Material supplied –

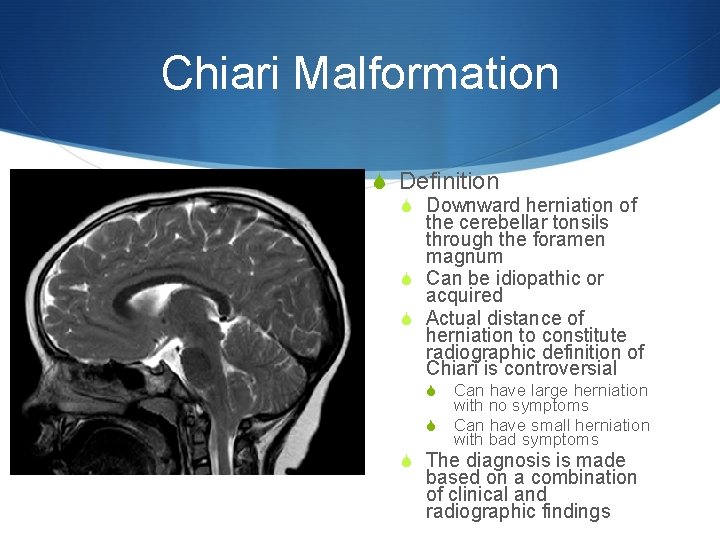 Chiari Malformation

Definition

Downward herniation of the cerebellar tonsils through the foramen magnum

Can be idiopathic or acquired

Actual distance of herniation to constitute radiographic definition of Chiari is controversial

Can have large herniation with no symptoms

Can have small herniation with bad symptoms

The diagnosis is made based on a combination of clinical and radiographic findings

What you should do –
Across the whole listing, show each line where the word "have" occurs.

Exercise answer –
Can have large herniation with no symptoms
Can have small herniation with bad symptoms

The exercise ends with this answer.